- EXERCISES TO COMPLETE:
- 1) In the essay below about the lessons learned from sea gulls, which food market does the writer call the most picturesque on the planet?
- 2) Carry the sea gull essay below forward from its last line.

- TEXT SHOWN:
-------

Personal Power | Learning Life from Birds & One 747 Turnaround

Flickr photographer jack weisberg
An updated essay from Anne’s original journal

My Aunt Naomi says that reading my letters is an adventure in itself. She never knows where she’s going, when she opens the envelope. And often … neither do I when I begin writing.  In truth, I’ve left parts of myself and unfinished business all over the world. Fragments of me are also spread across the website, difficult to track at times because I tell too many stories at the same time.

It seems that now is the time to look back into my writing … considering the years after I returned to New York from Ohio, where I stayed after leaving Victoria’s Secret to continue my eight-year relationship.

I originally wrote “Life Is For The Birds” after Sept. 11 and more importantly at a time when I launched this ‘Life Journey’ of mine for real. I’ll do my best not to be too confusing as my tale unravels. More than one editor considers my writing style a nightmare.

“Life Is For The Birds”, written Jan. 15, 2002

Forgive the superlatives, but I shop at the most picturesque food market on the planet: Whole Foods in Edgewater.

Flickr photographer Lesliepear

Last week, I experienced a life lesson in their parking lot, trying to avoid a hundred sea gulls prancing around like dancers, double-daring me to harm just one feather. I like to drive fast, but I inched along in the Whole Foods parking lot, cajoling these sea birds to give me an opening. “Come on birds,” I pleaded in frustration. “Give me a break.”

I drove my five-speed sports coupe masterfully and prided myself on being able to answer almost any question in cyberspace in under 60 seconds. I’ve travelled around the world over 100 times from New York to Europe and then Asia and home. Round and round the world I went for 10 years.

Nevertheless, these birds stopped me dead in my tracks.

Flickr photographer Belle’sDaddy

“So like what’s the story,” I asked my sea gulls. “I’m on a tight schedule; with a meeting a 3, and I’m way behind in my writing. What  can I do to expedite this situation? There is a solve to every life situation. Let’s negotiate.”

It’s important to understand that I had a profound relationship with sea gulls at that time. In the days after the World Trade Center came falling down, the sea gulls were crazy with confusion.

It had been a very challenging year for me, even before Sept. 11, having left my eight-year relationship that I truly wanted to succeed but knew it couldn’t. When the expert marriage counselor told me in front of my partner to go back to New York for my own good, I listened. Such an overt move of advice is rarely made by professionals.

I didn’t live on the water in Jersey City but in a renovated industrial laundry building a couple miles away. After September. 11, the seagulls were everywhere in my parking lot, flying outside my window, trying to reorient themselves. Silly as it sounds, I felt that they protected me in my crushed emotional state, especially when flying outside my sixth floor windows.

At this moment, however, the sea gulls that usually gave me solace were in my way. Beep, beep. Come on birds!

-------

- EXTRACTED MATERIAL:
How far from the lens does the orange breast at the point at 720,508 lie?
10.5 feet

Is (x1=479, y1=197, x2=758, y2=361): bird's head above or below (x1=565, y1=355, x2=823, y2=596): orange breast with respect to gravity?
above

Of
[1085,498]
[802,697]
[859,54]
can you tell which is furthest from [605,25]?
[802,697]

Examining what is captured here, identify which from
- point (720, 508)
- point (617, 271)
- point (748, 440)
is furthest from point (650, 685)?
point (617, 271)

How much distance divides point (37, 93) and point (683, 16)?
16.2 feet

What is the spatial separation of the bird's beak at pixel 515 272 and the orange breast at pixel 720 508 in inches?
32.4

-------

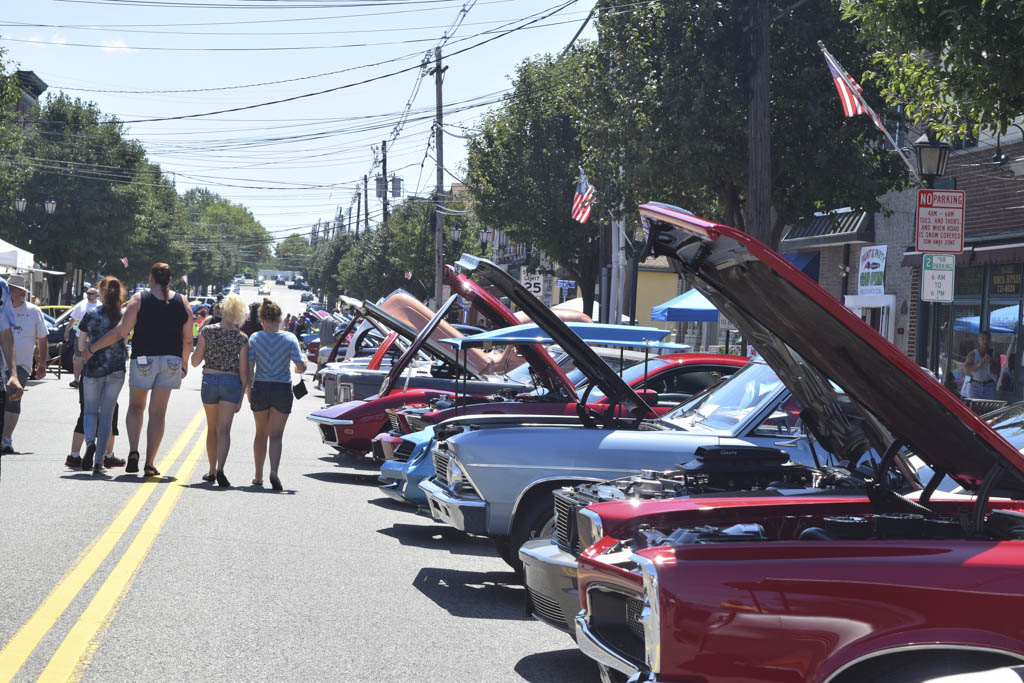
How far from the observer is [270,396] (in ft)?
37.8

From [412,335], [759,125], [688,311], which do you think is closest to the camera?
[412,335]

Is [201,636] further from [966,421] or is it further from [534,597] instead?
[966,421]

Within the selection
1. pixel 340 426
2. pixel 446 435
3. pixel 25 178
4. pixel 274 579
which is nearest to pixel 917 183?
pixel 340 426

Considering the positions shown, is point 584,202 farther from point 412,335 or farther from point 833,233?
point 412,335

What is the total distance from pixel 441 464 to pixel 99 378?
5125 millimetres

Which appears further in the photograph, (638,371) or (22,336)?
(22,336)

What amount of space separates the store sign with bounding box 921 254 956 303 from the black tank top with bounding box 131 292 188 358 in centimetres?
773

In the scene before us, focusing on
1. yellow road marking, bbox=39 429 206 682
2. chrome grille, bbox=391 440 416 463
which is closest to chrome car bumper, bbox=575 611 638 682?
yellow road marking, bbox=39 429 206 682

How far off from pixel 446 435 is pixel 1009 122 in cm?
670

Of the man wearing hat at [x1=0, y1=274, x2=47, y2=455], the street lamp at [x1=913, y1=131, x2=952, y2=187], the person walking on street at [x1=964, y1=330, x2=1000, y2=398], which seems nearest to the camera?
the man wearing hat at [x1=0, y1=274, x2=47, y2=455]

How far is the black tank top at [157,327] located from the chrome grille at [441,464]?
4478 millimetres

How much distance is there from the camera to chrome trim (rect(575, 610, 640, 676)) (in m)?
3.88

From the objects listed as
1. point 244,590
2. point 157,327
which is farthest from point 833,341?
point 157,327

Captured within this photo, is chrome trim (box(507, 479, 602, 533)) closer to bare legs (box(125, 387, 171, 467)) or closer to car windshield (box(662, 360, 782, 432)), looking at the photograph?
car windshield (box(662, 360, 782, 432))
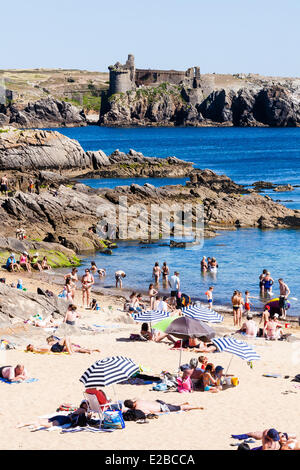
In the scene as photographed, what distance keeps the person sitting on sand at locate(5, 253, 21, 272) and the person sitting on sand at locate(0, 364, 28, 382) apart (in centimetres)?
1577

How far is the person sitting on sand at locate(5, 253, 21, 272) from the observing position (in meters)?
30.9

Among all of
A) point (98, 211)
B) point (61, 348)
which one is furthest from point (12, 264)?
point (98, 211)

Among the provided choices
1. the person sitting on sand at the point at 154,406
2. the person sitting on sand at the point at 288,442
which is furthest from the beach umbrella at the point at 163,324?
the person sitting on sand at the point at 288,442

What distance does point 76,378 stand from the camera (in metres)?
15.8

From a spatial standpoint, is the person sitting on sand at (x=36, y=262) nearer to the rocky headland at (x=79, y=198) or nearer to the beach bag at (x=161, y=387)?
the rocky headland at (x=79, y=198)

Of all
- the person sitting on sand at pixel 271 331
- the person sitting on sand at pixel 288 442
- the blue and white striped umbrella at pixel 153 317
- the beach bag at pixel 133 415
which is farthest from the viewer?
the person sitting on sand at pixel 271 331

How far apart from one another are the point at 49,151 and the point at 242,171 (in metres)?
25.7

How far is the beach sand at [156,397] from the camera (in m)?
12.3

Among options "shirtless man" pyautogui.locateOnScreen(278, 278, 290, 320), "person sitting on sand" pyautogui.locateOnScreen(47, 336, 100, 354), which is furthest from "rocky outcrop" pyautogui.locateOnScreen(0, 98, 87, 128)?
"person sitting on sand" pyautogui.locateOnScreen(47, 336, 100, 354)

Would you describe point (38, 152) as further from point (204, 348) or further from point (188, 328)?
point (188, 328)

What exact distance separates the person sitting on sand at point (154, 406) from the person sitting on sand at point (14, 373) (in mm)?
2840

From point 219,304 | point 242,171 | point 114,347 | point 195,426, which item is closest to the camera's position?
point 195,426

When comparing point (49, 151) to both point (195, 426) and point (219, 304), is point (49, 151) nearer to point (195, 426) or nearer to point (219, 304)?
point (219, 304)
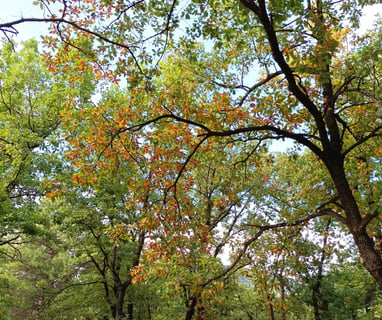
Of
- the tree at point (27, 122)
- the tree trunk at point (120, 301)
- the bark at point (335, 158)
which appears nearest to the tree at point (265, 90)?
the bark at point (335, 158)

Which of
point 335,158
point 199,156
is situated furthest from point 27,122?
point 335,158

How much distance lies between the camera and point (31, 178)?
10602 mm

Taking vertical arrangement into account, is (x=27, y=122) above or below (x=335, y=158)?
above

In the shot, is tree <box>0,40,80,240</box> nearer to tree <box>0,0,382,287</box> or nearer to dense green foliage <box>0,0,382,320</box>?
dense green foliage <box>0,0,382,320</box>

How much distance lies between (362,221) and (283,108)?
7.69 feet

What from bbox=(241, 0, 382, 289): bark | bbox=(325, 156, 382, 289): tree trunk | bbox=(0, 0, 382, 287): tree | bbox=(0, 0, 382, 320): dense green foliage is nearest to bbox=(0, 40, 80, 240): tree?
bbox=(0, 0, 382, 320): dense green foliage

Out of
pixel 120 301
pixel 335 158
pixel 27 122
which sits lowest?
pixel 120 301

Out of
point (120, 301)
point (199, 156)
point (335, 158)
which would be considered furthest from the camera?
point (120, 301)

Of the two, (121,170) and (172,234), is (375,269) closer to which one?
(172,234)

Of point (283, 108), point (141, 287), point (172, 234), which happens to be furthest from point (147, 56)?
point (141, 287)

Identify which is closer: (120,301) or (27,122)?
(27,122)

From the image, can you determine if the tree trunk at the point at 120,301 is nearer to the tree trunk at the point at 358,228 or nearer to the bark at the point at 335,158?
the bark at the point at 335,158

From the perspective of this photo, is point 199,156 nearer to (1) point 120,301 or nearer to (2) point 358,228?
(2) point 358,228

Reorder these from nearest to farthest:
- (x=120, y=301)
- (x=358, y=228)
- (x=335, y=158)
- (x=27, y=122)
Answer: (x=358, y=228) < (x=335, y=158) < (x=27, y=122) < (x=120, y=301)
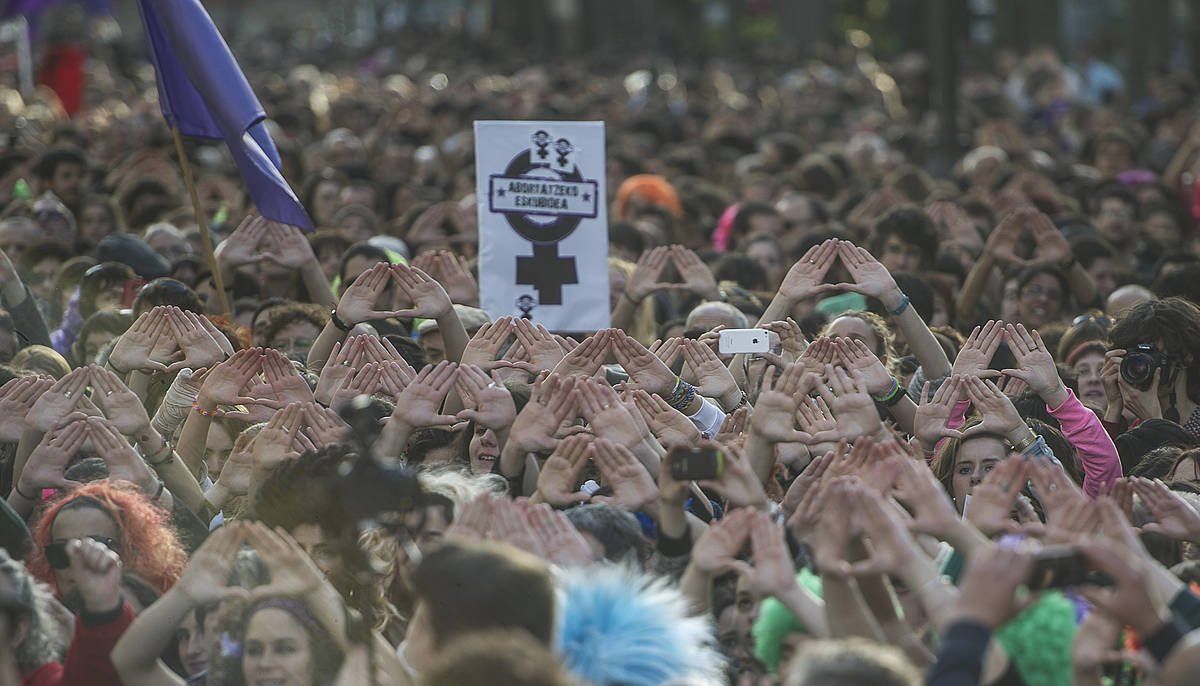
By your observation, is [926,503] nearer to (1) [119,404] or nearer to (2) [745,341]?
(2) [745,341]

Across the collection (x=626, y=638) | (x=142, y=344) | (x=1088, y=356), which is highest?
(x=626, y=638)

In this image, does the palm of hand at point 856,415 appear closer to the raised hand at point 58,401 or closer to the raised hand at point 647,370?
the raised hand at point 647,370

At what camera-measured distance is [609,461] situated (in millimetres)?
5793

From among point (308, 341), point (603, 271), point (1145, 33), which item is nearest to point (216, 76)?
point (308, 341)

-------

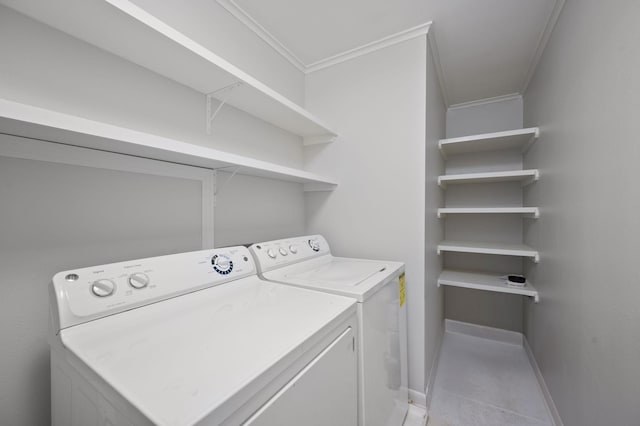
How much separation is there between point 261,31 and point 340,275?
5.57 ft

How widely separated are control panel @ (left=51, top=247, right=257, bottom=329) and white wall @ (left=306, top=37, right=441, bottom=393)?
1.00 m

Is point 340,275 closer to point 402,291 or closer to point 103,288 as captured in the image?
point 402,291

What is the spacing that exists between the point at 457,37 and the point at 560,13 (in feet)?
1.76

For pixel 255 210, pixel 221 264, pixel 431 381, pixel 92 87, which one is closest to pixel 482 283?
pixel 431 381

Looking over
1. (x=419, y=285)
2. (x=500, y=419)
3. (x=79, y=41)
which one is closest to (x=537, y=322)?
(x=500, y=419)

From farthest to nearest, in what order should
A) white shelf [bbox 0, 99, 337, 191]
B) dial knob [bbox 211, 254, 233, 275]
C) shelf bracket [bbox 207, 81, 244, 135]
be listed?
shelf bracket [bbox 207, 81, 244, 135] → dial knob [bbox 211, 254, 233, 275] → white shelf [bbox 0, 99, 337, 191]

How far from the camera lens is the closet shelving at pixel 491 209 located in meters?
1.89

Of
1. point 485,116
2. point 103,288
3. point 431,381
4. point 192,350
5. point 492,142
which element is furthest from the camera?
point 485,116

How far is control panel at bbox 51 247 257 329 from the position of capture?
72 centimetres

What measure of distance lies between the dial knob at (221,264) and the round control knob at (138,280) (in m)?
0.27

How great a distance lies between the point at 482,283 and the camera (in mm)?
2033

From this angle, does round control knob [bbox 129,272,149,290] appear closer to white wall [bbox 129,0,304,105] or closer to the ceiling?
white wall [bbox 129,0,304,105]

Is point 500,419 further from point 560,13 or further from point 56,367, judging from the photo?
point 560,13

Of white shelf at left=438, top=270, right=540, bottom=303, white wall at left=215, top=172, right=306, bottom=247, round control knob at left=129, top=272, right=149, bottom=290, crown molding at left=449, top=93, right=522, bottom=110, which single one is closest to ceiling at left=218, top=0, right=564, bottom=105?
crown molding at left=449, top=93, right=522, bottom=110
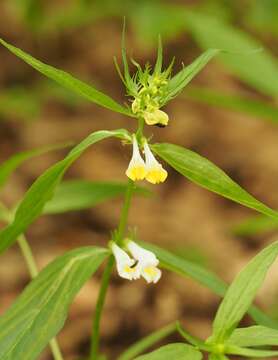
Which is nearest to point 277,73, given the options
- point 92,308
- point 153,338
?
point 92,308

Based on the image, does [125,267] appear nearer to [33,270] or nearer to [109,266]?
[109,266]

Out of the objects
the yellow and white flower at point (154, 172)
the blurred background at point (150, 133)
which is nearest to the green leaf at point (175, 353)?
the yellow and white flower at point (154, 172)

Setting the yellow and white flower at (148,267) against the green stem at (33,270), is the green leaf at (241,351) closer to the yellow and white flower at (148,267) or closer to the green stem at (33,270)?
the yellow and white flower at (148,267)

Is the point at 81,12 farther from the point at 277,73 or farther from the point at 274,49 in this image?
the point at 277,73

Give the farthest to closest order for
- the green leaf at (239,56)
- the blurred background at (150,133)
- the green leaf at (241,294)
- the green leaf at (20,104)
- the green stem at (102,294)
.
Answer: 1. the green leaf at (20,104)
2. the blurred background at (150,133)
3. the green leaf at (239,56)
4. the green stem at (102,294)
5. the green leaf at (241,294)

-------

- WRITTEN ANSWERS:
- 1) Whole Foods in Edgewater.

- 2)
Just that moment I noticed a man sitting in his parked truck, eating a sandwich and watching me. He was laughing at the entire scene, and shrugged his hands as if to say: “can’t help you, darlin’, but I’m sure havin’ fun watchin’ your highly-organized 24/7 existence come to a grinding halt over a few sea gulls in an Edgewater parking lot.”

I smiled back, at least able to acknowledge the humor of the moment. The trucker-man motioned me to roll down my window, and I did.

“Hey, gorgeous, why don’t you stop worrying about shopping and enjoy the view,” he suggested, waving his sandwich out the window towards the water. “You got to pay homage to your City before those birds will let you through.”

Flickr Photographer romanlilyThe view of Manhattan from my Jersey City apartment revolved around the Twin Towers and lower Manhattan. The view from Edgewater is panoramic up and down the Manhattan coastline, with a straight-line trajectory to St. John the Divine’s church, site of that horrible December fire.

Unable to move and with no cars in back of me, I decided to share this convergence of a truck and its driver, sea gulls, and New York City.

Sensation and memory engulfed me without warning. In seconds, years of my adventurous life washed wave-like over my consciousness. I saw parts of my life everywhere on that island, symbolized mostly in buildings from the George Washington Bridge to Wall Street.

True Airport Story from the Drama Queen

My mother describes me as a total drama queen, and the story I’m about to tell you is absolutely true and a turning point in my young adult life.  There is a good-luck charm on my head. Some people seem to have it, and I am a blessed one. While my life has been enormously challenging on many levels, the forces of the universe always bail me out of trouble.

Flickr photographer Edward Sudentas

Broke and 19, Anne Turns Around a 747 Airplane at JFK

Stalled in place by sea gulls, now looking at the Manhattan skyline, I remembered the first night I flew out from this city, leaving Kennedy Airport bound for Minneapolis.

I was out of money—just a twenty and four singles to my name, after five days in New York.

My trip was scheduled for two days, but I immediately became involved in a mad cap love affair with the only son of Orthodox Jews on Ocean Avenue in Brooklyn, and had extended my stay in New York.

Now I had just enough money to get home, no credit cards back then, and a reservation on the last flight to Minneapolis from JFK. The limo driver had stopped in Queens to see his mother-in-law on his way to the airport, with a full group of hyper-ventilating passengers.

When we finally arrived at my terminal, furious and fearful of missing the plane, I handed the driver four unearned bills, tipping him a quarter for a $3.75 ride, before racing into the terminal, towing my Samsonite.

Running to the Northwest gate, my worst fears became reality. No only were the doors closed, indicating the plane was loaded and leaving on time, it was taxing out, joining the departure lineup of jumbo jets. 

Panic gripped me. I had $20 in my wallet, no credit cards, and I wasn’t sleeping in the airport … no way. To be honest, I feared getting fired from my new job in I didn’t show up for work the next working.

A game plan was urgent. My next move required a grand stand performance, and I went into acting mode.

About to commit the most serious deception and lie of my life, I said a Hail Mary and went into action. The hysterical tears came so quickly, I surprised myself as I stood shaking, while pleading with the gate staff to help me.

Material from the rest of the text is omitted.